To the Primate’s account of the sword-dance, I am able to add the words sung or chanted, on occasion of this dance, as it is still performed in Papa Stour, a remote island of Zetland, where alone the custom keeps its ground. It is, it will be observed by antiquaries, a species of play or mystery, in which the Seven Champions of Christendom make their appearance, as in the interlude presented in “All’s Well that Ends Well.” This dramatic curiosity was most kindly procured for my use by Dr. Scott of Hazlar Hospital, son of my friend Mr. Scott of Mewbie, Zetland. Mr. Hibbert has, in his Description of the Zetland Islands, given an account of the sword-dance, but somewhat less full than the following:
“Words used as a prelude to the Sword-Dance, a Danish or Norwegian Ballet, composed some centuries ago, and preserved in Papa Stour, Zetland.
Personæ Dramatis.[61]
(Enter Master, in the character of St. George.)

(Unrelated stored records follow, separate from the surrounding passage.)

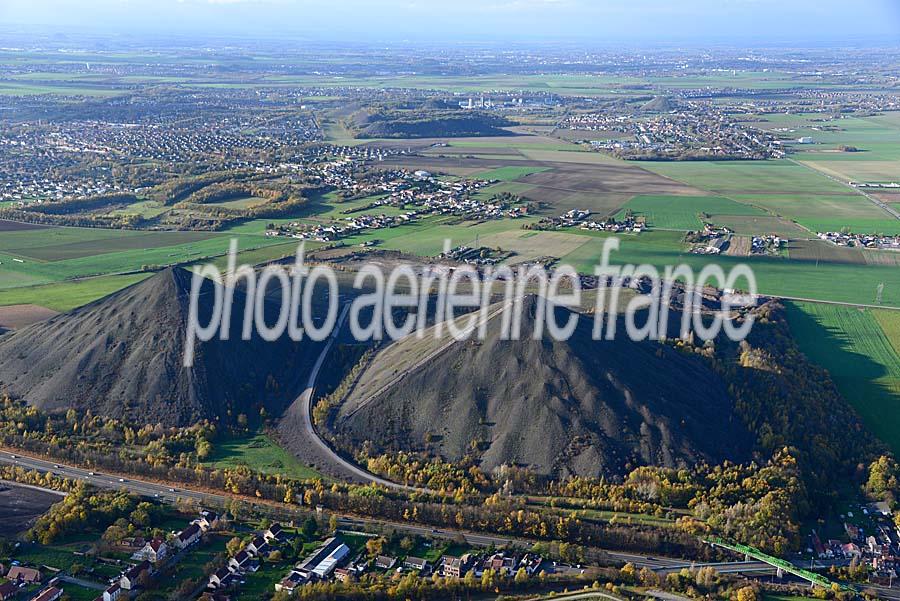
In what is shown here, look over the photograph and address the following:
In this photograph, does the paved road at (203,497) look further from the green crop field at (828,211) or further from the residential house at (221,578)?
the green crop field at (828,211)

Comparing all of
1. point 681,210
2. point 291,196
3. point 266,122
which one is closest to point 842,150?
point 681,210

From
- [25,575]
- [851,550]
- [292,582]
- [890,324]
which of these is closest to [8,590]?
[25,575]

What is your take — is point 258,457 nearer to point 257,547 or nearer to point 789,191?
point 257,547

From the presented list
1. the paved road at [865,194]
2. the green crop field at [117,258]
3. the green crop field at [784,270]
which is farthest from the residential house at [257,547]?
the paved road at [865,194]

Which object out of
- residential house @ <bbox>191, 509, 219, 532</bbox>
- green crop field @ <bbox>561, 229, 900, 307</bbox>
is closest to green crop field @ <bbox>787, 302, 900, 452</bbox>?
green crop field @ <bbox>561, 229, 900, 307</bbox>

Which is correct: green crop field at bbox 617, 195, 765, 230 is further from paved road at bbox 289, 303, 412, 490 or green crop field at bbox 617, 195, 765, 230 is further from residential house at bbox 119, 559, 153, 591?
residential house at bbox 119, 559, 153, 591

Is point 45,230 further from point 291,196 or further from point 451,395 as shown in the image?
point 451,395
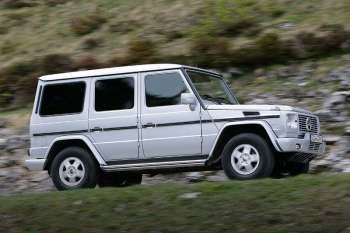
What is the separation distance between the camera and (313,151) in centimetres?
1111

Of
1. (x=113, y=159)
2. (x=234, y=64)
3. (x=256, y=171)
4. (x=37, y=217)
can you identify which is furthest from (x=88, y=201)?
(x=234, y=64)

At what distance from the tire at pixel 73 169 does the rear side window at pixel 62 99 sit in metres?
0.68

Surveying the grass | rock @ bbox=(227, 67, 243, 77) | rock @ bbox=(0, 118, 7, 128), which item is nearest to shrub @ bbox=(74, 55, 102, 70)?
rock @ bbox=(0, 118, 7, 128)

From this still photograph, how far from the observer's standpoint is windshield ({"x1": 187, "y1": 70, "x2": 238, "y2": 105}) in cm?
1132

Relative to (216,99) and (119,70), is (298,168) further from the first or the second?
(119,70)

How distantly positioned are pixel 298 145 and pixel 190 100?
5.70ft

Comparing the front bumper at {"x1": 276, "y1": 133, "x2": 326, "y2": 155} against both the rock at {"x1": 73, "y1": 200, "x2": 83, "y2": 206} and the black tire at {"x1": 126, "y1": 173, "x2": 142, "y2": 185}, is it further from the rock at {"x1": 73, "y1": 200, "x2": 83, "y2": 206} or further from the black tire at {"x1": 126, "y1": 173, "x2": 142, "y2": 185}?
the black tire at {"x1": 126, "y1": 173, "x2": 142, "y2": 185}

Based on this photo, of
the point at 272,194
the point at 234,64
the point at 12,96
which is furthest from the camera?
the point at 12,96

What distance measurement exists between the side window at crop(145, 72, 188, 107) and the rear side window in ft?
3.94

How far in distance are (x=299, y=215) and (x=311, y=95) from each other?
9015 millimetres

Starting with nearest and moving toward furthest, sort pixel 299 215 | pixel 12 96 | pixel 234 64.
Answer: pixel 299 215 < pixel 234 64 < pixel 12 96

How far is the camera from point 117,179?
12625mm

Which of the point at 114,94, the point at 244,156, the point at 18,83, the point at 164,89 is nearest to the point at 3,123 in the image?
the point at 18,83

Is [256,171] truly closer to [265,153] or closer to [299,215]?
[265,153]
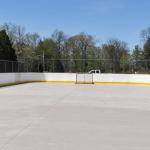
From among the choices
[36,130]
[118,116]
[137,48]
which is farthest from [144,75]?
[137,48]

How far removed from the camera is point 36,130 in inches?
401

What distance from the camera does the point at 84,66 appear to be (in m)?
48.8

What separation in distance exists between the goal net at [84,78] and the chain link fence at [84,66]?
256 centimetres

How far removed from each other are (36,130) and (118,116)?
4.18m

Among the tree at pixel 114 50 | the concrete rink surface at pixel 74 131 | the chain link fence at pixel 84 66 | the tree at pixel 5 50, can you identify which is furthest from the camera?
the tree at pixel 114 50

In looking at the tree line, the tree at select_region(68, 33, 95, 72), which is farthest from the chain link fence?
the tree at select_region(68, 33, 95, 72)

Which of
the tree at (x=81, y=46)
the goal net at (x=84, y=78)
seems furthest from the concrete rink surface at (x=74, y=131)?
the tree at (x=81, y=46)

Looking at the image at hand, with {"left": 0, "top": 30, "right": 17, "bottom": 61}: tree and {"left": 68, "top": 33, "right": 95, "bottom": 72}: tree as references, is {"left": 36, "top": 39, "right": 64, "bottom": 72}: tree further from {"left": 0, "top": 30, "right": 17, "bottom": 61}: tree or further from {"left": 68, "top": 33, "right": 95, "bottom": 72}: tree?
{"left": 0, "top": 30, "right": 17, "bottom": 61}: tree

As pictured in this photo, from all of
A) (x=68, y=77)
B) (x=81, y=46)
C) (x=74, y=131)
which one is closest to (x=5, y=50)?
(x=68, y=77)

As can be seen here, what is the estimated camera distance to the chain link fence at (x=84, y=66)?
4469 centimetres

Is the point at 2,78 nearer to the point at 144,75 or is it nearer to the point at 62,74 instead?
the point at 62,74

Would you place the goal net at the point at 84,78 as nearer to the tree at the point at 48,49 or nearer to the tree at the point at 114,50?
the tree at the point at 114,50

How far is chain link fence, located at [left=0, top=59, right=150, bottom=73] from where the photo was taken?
147ft

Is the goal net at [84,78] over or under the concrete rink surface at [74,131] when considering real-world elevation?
over
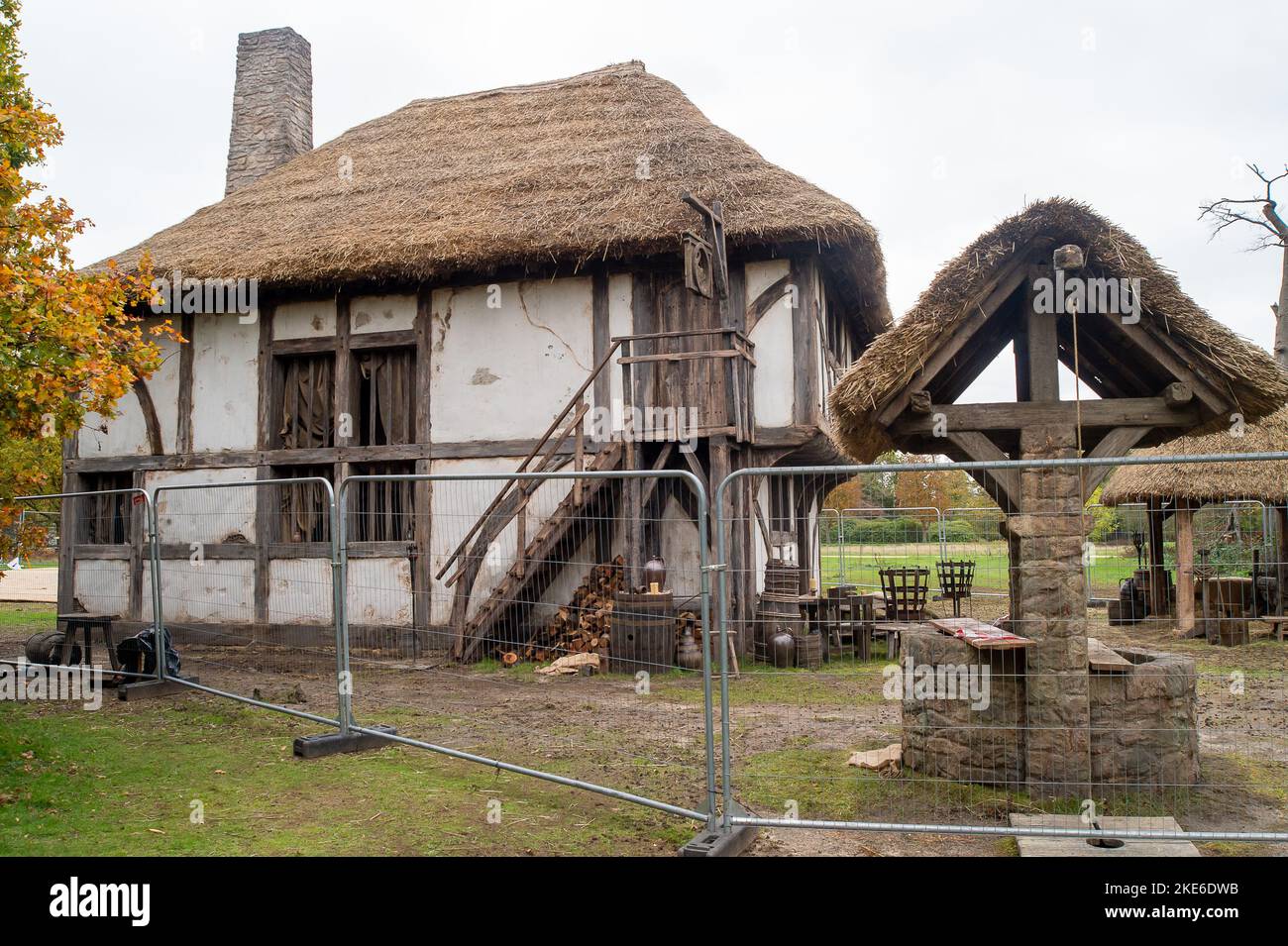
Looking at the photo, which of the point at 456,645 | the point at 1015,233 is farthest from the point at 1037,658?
the point at 456,645

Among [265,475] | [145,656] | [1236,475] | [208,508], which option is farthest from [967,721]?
[208,508]

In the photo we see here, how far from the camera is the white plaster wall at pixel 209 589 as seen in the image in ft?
42.2

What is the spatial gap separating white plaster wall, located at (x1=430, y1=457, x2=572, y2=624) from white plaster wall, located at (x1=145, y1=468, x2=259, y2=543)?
→ 2.75 meters

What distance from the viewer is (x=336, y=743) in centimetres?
643

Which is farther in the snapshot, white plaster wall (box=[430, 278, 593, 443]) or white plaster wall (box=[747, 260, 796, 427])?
white plaster wall (box=[430, 278, 593, 443])

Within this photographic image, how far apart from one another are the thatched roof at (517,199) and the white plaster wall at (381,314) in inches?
23.2

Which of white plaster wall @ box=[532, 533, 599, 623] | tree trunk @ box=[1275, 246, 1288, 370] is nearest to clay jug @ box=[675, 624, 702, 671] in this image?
white plaster wall @ box=[532, 533, 599, 623]

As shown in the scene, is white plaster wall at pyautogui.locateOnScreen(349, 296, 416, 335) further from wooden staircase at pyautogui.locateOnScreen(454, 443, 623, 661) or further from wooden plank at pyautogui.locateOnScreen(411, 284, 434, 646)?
wooden staircase at pyautogui.locateOnScreen(454, 443, 623, 661)

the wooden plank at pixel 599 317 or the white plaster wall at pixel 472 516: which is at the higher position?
the wooden plank at pixel 599 317

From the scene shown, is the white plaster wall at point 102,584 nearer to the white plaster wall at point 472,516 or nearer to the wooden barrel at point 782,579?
the white plaster wall at point 472,516

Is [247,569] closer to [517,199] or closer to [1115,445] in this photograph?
[517,199]

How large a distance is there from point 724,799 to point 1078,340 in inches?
157

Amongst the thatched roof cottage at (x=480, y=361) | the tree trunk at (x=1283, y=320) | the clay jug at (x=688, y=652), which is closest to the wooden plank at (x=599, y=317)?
the thatched roof cottage at (x=480, y=361)

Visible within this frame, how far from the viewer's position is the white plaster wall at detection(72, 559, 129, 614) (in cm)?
1358
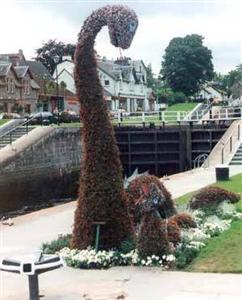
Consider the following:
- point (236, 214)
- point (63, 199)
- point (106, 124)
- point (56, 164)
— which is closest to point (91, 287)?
point (106, 124)

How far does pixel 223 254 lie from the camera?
11109mm

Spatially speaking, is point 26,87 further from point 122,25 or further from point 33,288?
point 33,288

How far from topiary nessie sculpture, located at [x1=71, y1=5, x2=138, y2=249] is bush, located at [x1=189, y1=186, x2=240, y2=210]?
4.22m

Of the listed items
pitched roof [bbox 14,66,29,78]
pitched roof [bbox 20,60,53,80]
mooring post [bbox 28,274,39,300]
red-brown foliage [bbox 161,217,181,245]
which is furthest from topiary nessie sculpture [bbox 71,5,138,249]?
pitched roof [bbox 20,60,53,80]

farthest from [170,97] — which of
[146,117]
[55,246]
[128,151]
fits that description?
[55,246]

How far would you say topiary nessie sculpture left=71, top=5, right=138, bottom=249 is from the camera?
11172 mm

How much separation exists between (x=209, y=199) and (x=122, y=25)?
5.70 meters

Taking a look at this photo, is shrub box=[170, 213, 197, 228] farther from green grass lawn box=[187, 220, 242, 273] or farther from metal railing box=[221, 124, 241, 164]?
metal railing box=[221, 124, 241, 164]

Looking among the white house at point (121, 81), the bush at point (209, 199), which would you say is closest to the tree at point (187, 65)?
the white house at point (121, 81)

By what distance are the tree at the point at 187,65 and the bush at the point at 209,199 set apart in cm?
9478

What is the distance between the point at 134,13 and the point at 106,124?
180cm

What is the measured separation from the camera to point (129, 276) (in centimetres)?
1011

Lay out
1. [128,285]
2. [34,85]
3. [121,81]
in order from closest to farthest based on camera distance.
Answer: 1. [128,285]
2. [34,85]
3. [121,81]

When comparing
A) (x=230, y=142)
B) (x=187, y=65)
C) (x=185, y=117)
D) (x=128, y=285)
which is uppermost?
(x=187, y=65)
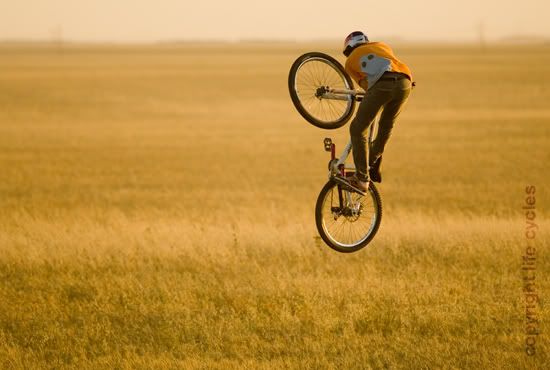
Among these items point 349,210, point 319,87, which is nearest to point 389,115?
point 319,87

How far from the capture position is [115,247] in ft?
80.0

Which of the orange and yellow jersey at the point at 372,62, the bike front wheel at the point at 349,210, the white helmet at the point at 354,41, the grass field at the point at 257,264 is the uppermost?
the white helmet at the point at 354,41

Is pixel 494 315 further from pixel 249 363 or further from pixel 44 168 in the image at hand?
pixel 44 168

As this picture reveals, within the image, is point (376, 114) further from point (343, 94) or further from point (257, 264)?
point (257, 264)

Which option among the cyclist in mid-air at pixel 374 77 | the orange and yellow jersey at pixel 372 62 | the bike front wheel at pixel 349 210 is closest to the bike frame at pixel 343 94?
the cyclist in mid-air at pixel 374 77

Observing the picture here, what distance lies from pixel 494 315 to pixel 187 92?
98.5m

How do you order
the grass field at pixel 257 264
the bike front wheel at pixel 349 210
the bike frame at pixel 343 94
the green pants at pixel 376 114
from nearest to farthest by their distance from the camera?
the green pants at pixel 376 114
the bike frame at pixel 343 94
the bike front wheel at pixel 349 210
the grass field at pixel 257 264

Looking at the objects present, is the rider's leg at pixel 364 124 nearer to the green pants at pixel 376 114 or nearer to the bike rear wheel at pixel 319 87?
the green pants at pixel 376 114

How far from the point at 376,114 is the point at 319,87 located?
668 millimetres

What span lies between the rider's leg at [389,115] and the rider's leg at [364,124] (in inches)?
4.3

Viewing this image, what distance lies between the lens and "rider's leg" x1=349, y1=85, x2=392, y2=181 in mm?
8648

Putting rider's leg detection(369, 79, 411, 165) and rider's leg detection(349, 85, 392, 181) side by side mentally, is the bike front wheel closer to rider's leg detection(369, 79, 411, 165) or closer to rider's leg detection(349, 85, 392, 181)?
rider's leg detection(349, 85, 392, 181)

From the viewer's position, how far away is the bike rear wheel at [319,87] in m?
8.71

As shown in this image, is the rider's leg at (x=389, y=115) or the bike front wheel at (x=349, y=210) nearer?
the rider's leg at (x=389, y=115)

Brave gentles all within this boor,[62]
If ye delight in any sport,
Come see me dance upon this floor,
[Pg 330]Which to you all shall yield comfort.
Then shall I dance in such a sort,
As possible I may or can;
You, minstrel man, play me a Porte,[63]
That I on this floor may prove a man.
(He bows, and dances in a line.)
Now have I danced with heart and hand,
Brave gentles all, as you may see,
For I have been tried in many a land,
As yet the truth can testify;
In England, Scotland, Ireland, France, Italy, and Spain,
Have I been tried with that good sword of steel.
(Draws, and flourishes.)
Yet, I deny that ever a man did make me yield;
For in my body there is strength,
As by my manhood may be seen;
And I, with that good sword of length,
Have oftentimes in perils been,
And over champions I was king.
And by the strength of this right hand,
Once on a day I kill’d fifteen,
And left them dead upon the land.
Therefore, brave minstrel, do not care,
But play to me a Porte most light,
That I no longer do forbear,
But dance in all these gentles’ sight;
Although my strength makes you abased,
Brave gentles all, be not afraid,
For here are six champions, with me, staid,
All by my manhood I have raised.
(He dances.)
Since I have danced, I think it best
To call my brethren in your sight,
That I may have a little rest,
And they may dance with all their might;
With heart and hand as they are knights,
And shake their swords of steel so bright,
And show their main strength on this floor,
For we shall have another bout
Before we pass out of this boor.
[Pg 331]Therefore, brave minstrel, do not care
To play to me a Porte most light,
That I no longer do forbear,
But dance in all these gentles’ sight.
(He dances, and then introduces his knights, as under.)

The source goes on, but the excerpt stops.